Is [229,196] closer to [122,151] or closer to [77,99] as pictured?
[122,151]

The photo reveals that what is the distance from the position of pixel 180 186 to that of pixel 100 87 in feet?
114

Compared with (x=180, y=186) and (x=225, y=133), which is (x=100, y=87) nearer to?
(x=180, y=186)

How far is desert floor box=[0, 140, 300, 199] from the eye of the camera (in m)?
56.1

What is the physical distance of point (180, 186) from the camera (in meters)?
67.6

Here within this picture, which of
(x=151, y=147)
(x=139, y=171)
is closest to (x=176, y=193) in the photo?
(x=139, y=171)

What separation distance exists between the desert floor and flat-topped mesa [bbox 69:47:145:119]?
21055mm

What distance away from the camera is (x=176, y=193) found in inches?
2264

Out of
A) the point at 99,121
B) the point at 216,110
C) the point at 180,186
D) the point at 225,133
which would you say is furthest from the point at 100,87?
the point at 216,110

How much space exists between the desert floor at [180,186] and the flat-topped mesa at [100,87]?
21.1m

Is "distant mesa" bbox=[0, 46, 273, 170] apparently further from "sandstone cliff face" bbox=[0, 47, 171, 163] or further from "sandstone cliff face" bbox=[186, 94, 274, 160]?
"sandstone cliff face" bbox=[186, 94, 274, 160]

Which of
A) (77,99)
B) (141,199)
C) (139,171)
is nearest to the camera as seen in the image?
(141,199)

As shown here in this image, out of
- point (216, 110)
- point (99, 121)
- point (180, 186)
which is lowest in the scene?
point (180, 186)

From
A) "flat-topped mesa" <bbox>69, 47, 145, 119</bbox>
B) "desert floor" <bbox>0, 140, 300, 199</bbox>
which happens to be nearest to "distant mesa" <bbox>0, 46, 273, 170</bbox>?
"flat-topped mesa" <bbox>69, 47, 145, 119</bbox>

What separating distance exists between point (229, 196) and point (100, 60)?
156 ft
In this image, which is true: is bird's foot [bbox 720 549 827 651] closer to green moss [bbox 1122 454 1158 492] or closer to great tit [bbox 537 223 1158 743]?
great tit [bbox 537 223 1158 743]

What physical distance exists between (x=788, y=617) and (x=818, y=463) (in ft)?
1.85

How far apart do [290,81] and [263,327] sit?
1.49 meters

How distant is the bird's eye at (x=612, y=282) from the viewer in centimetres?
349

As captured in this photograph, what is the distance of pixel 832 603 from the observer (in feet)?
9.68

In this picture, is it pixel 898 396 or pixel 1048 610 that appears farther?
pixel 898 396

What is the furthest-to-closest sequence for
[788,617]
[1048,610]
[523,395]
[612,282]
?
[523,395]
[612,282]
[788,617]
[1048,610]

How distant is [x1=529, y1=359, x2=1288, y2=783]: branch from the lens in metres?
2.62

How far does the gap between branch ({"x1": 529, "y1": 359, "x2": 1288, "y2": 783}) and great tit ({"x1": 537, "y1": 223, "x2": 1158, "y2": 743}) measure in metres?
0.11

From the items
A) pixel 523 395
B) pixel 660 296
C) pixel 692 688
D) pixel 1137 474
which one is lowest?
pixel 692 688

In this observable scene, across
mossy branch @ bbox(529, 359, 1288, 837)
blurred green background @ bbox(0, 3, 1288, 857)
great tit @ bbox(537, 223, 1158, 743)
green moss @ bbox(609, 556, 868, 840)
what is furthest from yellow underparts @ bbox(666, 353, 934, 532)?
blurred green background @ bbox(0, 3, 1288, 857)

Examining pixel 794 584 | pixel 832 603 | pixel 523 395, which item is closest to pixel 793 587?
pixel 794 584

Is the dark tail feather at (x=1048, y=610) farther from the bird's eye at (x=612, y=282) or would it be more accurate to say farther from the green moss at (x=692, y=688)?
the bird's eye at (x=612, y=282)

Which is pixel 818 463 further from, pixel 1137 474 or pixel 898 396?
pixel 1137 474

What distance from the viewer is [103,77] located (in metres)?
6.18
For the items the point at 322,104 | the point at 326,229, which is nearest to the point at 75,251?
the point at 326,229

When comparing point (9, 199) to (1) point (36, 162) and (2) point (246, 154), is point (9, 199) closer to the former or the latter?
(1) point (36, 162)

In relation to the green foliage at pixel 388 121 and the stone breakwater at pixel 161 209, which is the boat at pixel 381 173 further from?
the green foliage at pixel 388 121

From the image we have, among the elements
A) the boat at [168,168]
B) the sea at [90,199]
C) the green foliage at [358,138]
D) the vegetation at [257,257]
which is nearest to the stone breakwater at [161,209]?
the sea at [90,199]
:::
# Your task
Copy out the full material exactly as it appears.

# Completed task
Is [229,196] closer to [122,151] or closer to [77,99] as pictured?
[122,151]

The photo reveals that what is the distance from the position of pixel 180 186 to that of pixel 100 87 in feet?
114

Compared with (x=180, y=186) and (x=225, y=133), which is (x=100, y=87) nearer to?
(x=180, y=186)

How far is desert floor box=[0, 140, 300, 199] from the eye of the camera (in m)?
56.1

What is the physical distance of point (180, 186) from the camera (in meters)?
67.6

Here within this picture, which of
(x=151, y=147)
(x=139, y=171)
is closest to (x=176, y=193) in the photo?
(x=139, y=171)

What separation distance exists between the desert floor and flat-topped mesa [bbox 69:47:145:119]?
21055mm

What distance away from the camera is (x=176, y=193) found in inches?
2264

Out of
A) the point at 99,121
B) the point at 216,110
C) the point at 180,186
D) the point at 225,133
which would you say is furthest from the point at 100,87?
the point at 216,110

How much space exists between the desert floor at [180,186] and the flat-topped mesa at [100,87]?
21.1m

Is "distant mesa" bbox=[0, 46, 273, 170] apparently further from "sandstone cliff face" bbox=[0, 47, 171, 163] or further from "sandstone cliff face" bbox=[186, 94, 274, 160]?
"sandstone cliff face" bbox=[186, 94, 274, 160]

Which of
A) (77,99)
B) (141,199)
C) (139,171)
is nearest to the camera as seen in the image?
(141,199)

As shown here in this image, out of
- point (216, 110)
- point (99, 121)
- point (180, 186)
which is lowest in the scene?
point (180, 186)

From
A) "flat-topped mesa" <bbox>69, 47, 145, 119</bbox>
B) "desert floor" <bbox>0, 140, 300, 199</bbox>
which happens to be nearest to "distant mesa" <bbox>0, 46, 273, 170</bbox>?
"flat-topped mesa" <bbox>69, 47, 145, 119</bbox>

What separating distance exists between point (229, 196) and point (100, 60)?
156 ft
In this image, which is true: is bird's foot [bbox 720 549 827 651] closer to green moss [bbox 1122 454 1158 492] or closer to great tit [bbox 537 223 1158 743]?
great tit [bbox 537 223 1158 743]

What physical distance exists between (x=788, y=617) and (x=818, y=463) (in ft)?
1.85

How far apart do [290,81] and [263,327] sit?
1.49 meters

How distant is the bird's eye at (x=612, y=282) from the viewer in centimetres?
349

As captured in this photograph, what is the distance of pixel 832 603 from the observer (in feet)?
9.68

In this picture, is it pixel 898 396 or pixel 1048 610 that appears farther?
pixel 898 396

What is the furthest-to-closest sequence for
[788,617]
[1048,610]
[523,395]
[612,282]
?
[523,395]
[612,282]
[788,617]
[1048,610]

How distant is [x1=529, y1=359, x2=1288, y2=783]: branch from the lens in metres?
2.62

How far does the gap between branch ({"x1": 529, "y1": 359, "x2": 1288, "y2": 783}) and great tit ({"x1": 537, "y1": 223, "x2": 1158, "y2": 743}) measure in metres?
0.11

From the items
A) pixel 523 395
B) pixel 660 296
C) pixel 692 688
D) pixel 1137 474
which one is lowest?
pixel 692 688

In this observable scene, across
mossy branch @ bbox(529, 359, 1288, 837)
blurred green background @ bbox(0, 3, 1288, 857)
great tit @ bbox(537, 223, 1158, 743)
green moss @ bbox(609, 556, 868, 840)
what is furthest from yellow underparts @ bbox(666, 353, 934, 532)?
blurred green background @ bbox(0, 3, 1288, 857)

Examining pixel 794 584 | pixel 832 603 | pixel 523 395, which item is closest to pixel 793 587?
pixel 794 584

Is the dark tail feather at (x=1048, y=610) farther from the bird's eye at (x=612, y=282) or would it be more accurate to say farther from the green moss at (x=692, y=688)?
the bird's eye at (x=612, y=282)

Which is pixel 818 463 further from, pixel 1137 474 or pixel 898 396?
pixel 1137 474

What distance from the viewer is [103,77] located (in metres)?
6.18
For the items the point at 322,104 | the point at 326,229, which is nearest to the point at 75,251?
the point at 326,229

When comparing point (9, 199) to (1) point (36, 162) and (2) point (246, 154), is point (9, 199) closer to the former or the latter?
(1) point (36, 162)

In relation to the green foliage at pixel 388 121 and the stone breakwater at pixel 161 209, which is the boat at pixel 381 173 further from?
the green foliage at pixel 388 121

From the image we have, among the elements
A) the boat at [168,168]
B) the sea at [90,199]
C) the green foliage at [358,138]
D) the vegetation at [257,257]
which is nearest to the stone breakwater at [161,209]?
the sea at [90,199]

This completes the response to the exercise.